There are more than 2,700 pregnancy centers around the country, according to a report published by the Charlotte Lozier Institute last fall, and more than 150 located in Florida.

A 2018 report written by Amy G. Bryant and others in the American Medical Association’s Journal of Ethics said: “Although crisis pregnancy centers enjoy First Amendment rights protections, their propagation of misinformation should be regarded as an ethical violation that undermines women’s health.”

Alexander dismissed such criticism, saying that Next STEPP uniquely fills a niche for the predominantly Black South St.
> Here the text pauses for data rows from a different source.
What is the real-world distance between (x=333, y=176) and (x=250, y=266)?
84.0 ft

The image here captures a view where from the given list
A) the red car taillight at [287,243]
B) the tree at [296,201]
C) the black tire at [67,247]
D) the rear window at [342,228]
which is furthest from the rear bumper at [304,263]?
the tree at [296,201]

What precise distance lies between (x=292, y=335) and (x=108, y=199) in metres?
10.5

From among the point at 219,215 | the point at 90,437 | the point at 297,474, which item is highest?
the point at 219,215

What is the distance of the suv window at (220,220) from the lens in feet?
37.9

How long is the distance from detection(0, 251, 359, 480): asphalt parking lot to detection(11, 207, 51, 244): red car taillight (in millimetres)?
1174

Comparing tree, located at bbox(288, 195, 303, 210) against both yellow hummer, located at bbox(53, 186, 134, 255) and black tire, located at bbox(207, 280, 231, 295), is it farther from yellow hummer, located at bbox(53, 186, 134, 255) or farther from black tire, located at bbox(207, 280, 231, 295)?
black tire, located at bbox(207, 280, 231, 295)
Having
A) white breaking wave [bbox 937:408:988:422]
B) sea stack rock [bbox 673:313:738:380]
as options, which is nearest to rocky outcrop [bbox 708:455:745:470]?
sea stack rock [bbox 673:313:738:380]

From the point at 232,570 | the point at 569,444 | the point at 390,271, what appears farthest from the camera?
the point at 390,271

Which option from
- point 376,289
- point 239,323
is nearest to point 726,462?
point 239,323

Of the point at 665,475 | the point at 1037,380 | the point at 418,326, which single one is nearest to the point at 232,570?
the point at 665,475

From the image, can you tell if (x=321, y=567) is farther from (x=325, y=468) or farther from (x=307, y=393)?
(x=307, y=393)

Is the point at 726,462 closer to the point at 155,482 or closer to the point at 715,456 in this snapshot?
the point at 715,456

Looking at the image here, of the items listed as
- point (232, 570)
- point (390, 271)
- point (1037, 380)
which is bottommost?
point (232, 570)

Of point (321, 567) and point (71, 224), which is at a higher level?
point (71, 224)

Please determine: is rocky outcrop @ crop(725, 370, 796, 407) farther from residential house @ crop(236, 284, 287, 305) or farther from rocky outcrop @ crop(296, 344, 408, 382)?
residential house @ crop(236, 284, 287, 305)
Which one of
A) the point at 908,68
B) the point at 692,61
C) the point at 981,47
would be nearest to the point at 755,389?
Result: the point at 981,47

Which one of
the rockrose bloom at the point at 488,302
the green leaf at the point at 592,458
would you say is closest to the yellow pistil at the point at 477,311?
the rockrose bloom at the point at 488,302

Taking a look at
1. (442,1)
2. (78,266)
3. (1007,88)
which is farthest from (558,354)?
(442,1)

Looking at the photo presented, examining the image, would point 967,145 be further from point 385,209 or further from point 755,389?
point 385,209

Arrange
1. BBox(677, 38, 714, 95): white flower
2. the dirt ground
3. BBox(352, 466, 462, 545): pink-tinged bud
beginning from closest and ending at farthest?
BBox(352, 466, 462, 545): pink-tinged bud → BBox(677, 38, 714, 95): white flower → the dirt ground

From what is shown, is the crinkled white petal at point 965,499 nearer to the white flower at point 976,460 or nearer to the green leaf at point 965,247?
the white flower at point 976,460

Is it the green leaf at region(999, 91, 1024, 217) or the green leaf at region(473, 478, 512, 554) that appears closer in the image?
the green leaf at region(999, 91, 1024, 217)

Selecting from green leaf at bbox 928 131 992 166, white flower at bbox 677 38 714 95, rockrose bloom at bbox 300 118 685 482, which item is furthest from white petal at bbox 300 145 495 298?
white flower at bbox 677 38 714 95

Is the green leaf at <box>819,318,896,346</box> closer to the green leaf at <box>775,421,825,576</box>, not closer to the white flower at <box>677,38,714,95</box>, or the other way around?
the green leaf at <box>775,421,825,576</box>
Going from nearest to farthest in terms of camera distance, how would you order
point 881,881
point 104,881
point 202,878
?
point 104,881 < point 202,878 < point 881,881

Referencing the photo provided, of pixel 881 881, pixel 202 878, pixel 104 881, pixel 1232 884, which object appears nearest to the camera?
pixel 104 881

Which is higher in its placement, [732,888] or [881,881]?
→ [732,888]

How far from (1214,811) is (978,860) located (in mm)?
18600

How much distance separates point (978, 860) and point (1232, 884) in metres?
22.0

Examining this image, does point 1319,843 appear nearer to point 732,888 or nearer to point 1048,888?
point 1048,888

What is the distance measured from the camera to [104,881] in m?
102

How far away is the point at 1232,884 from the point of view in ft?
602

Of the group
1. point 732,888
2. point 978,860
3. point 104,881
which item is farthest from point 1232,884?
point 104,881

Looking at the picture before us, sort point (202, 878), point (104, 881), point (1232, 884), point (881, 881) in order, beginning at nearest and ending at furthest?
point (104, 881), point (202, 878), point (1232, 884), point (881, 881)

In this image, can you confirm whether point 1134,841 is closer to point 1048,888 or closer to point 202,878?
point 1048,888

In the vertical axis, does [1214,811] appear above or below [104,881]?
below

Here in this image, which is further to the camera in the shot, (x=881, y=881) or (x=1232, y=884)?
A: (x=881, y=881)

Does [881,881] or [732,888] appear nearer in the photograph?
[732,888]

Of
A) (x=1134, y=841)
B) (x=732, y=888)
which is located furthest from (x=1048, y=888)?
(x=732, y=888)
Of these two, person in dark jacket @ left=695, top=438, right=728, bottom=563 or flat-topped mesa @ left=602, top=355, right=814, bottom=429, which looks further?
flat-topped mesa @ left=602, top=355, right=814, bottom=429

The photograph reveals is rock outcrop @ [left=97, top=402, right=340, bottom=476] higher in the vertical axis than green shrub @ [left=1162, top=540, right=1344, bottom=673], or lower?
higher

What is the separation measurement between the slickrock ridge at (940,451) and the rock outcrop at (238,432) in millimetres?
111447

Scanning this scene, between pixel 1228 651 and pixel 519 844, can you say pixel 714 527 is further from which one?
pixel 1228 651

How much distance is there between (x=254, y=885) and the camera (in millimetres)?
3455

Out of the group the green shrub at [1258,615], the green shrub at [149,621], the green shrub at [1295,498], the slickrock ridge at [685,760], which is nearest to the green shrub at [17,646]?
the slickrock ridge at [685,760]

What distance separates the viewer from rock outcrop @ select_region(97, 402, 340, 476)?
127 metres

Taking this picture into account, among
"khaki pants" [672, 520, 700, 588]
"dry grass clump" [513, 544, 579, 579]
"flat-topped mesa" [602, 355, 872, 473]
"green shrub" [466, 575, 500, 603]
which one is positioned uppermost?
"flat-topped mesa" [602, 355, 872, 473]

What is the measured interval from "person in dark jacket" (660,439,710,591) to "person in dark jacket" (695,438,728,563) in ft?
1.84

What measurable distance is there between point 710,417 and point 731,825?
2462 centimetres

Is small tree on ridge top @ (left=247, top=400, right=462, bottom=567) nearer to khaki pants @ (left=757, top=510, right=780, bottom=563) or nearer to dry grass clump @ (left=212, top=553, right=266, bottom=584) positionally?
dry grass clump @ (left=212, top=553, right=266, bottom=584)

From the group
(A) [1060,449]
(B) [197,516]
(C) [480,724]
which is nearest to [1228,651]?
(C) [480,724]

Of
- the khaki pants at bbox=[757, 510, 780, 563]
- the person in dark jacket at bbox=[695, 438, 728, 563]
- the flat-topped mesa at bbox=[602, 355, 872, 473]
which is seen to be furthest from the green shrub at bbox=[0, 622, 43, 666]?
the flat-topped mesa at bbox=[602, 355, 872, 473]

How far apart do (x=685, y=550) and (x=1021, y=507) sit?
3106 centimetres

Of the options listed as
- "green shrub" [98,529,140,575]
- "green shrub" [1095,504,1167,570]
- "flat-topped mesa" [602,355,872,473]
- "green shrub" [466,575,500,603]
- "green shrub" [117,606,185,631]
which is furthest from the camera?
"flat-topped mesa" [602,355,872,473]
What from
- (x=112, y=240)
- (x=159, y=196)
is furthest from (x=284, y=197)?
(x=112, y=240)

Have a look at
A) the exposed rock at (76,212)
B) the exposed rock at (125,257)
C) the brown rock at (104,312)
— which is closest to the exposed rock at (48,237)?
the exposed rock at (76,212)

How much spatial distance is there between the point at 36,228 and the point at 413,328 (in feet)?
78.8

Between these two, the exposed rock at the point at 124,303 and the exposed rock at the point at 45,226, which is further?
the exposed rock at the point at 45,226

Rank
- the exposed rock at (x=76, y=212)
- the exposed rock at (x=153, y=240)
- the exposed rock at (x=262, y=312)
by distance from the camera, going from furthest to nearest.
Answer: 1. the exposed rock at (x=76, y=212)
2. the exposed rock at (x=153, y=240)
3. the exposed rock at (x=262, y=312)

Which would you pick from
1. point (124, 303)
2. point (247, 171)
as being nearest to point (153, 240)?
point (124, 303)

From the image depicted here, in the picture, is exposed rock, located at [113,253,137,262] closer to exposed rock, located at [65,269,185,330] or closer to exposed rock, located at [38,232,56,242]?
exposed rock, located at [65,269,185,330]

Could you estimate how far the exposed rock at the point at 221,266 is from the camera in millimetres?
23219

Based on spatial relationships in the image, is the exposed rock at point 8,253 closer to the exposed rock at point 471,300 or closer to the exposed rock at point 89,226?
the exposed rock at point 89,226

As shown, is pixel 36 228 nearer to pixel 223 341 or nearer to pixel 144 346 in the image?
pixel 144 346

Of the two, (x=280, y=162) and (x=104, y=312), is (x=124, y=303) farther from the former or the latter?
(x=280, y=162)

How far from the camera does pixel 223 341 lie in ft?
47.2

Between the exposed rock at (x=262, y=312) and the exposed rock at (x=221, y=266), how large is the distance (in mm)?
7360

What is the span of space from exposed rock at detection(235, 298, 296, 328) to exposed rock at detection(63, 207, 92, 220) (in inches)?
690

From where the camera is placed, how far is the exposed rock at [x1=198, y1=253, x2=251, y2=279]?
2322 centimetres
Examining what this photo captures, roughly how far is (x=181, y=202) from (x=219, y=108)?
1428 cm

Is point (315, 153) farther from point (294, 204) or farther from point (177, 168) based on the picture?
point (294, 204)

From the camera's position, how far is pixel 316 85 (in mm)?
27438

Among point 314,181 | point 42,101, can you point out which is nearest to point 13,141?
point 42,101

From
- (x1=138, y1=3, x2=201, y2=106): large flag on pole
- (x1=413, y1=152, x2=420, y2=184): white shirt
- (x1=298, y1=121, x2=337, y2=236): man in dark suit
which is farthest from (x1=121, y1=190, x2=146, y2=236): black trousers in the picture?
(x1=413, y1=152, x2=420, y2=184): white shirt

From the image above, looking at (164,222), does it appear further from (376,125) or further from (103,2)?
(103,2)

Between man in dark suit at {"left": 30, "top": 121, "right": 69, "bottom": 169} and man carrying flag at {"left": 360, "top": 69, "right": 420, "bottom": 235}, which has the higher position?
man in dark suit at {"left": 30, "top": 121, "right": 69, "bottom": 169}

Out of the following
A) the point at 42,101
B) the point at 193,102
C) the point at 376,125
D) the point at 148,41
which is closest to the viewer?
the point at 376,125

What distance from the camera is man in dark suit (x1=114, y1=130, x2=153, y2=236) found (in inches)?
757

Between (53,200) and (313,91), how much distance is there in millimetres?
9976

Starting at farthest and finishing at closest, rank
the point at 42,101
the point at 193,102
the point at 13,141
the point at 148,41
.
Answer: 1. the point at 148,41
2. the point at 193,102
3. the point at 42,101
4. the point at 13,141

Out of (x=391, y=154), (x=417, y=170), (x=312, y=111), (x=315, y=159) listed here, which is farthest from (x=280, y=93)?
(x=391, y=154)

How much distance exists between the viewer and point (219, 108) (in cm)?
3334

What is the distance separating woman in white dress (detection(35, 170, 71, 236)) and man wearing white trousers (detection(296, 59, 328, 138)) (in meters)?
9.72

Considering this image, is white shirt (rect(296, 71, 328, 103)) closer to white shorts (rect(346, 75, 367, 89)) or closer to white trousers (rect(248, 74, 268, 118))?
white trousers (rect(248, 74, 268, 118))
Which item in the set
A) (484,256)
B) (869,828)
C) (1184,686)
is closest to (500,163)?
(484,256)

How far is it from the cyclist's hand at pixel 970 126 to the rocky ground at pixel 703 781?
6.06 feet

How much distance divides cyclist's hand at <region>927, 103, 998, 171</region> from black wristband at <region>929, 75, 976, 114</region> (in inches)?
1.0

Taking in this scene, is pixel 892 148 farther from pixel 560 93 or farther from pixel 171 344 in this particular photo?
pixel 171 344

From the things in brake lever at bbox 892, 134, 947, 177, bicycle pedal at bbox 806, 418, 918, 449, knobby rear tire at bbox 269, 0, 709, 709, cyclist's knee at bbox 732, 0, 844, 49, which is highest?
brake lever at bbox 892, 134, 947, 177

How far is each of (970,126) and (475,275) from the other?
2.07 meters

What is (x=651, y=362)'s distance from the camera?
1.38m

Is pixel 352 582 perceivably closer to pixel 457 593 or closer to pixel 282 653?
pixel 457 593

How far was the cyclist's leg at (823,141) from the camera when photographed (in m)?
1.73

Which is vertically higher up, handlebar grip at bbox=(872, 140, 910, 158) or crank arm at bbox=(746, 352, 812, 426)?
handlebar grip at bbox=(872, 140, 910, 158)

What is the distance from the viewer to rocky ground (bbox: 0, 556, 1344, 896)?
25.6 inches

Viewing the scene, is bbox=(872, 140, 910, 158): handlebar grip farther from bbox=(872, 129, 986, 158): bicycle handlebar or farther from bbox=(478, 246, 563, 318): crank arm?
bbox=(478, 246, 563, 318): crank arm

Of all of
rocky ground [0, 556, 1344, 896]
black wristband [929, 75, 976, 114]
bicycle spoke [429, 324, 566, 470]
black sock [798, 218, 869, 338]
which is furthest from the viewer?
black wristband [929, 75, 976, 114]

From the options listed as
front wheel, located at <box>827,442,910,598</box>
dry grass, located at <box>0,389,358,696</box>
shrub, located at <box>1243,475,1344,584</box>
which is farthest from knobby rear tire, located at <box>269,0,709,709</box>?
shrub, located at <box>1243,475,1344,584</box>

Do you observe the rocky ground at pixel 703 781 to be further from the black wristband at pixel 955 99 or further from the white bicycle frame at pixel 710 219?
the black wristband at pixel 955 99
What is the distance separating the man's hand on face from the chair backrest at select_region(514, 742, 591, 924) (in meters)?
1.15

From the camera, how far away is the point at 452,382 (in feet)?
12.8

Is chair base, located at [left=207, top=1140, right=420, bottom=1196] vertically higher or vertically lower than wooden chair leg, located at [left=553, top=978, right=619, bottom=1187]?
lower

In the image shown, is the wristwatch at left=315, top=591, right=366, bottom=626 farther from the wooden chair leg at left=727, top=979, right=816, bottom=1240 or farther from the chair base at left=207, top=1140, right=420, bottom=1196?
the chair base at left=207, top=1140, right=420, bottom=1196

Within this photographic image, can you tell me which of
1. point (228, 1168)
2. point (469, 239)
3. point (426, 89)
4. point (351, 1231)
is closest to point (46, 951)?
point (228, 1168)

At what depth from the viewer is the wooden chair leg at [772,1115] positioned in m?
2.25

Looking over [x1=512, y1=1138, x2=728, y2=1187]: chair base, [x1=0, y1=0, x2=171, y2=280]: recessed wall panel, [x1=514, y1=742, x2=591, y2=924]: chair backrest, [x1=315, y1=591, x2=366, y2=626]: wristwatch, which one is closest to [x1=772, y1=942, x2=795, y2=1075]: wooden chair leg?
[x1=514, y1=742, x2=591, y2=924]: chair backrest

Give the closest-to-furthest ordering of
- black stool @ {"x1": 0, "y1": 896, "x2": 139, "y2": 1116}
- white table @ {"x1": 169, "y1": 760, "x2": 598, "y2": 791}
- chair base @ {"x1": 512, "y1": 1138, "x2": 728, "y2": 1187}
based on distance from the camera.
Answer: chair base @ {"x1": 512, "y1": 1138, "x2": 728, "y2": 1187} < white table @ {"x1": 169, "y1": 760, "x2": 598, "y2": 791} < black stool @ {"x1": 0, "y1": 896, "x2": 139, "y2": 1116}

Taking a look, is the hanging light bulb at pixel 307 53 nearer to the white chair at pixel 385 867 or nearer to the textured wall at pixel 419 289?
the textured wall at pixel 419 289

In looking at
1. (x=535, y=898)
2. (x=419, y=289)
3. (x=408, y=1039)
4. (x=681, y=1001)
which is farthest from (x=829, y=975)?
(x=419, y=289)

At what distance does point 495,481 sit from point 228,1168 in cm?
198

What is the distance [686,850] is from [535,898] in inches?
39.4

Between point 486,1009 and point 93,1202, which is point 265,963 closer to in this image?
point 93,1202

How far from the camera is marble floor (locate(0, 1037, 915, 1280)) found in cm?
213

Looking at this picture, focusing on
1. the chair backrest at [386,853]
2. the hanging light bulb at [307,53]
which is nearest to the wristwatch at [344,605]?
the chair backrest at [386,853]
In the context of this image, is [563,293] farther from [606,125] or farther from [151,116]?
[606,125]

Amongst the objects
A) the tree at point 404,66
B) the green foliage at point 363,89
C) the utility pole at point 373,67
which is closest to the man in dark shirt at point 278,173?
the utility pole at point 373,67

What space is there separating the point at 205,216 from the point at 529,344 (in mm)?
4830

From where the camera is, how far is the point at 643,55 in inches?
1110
Pete community.

“We serve the community according to what the community wants, understands and needs,” she said. “We have better birth outcomes than the county’s numbers, because we serve in a way that meets the needs.”

“There’s a need for someone addressing inequities in birth outcomes and inequities in infant mortality,” Alexander added about Next STEPP’s value to the community.

Council member Lisa Wheeler-Bowman agreeed. At the city council’s May 13th meeting, she blasted the criticism of Next STEPP as “lies.”

“I have been to the pregnancy center. I know what you all do,” she said. “I wonder how many people have actually been to your center?”  

Alexander informed Bay News 9 on Friday that Council Chair Ed Montanari visited the center earlier in the day and that council member Gina Driscoll has scheduled an upcoming appointment. Robert Blackmon, who resigned from the council earlier this week to run for mayor, said he supports funding the center.

Prompted by criticism by Alexander and others at their May 13 meeting that they had been misinformed about Next STEPP’s mission, the council voted to revisit funding all 21 of the proposed recipients for the CRA commercial matching grant program at their June 3 meeting.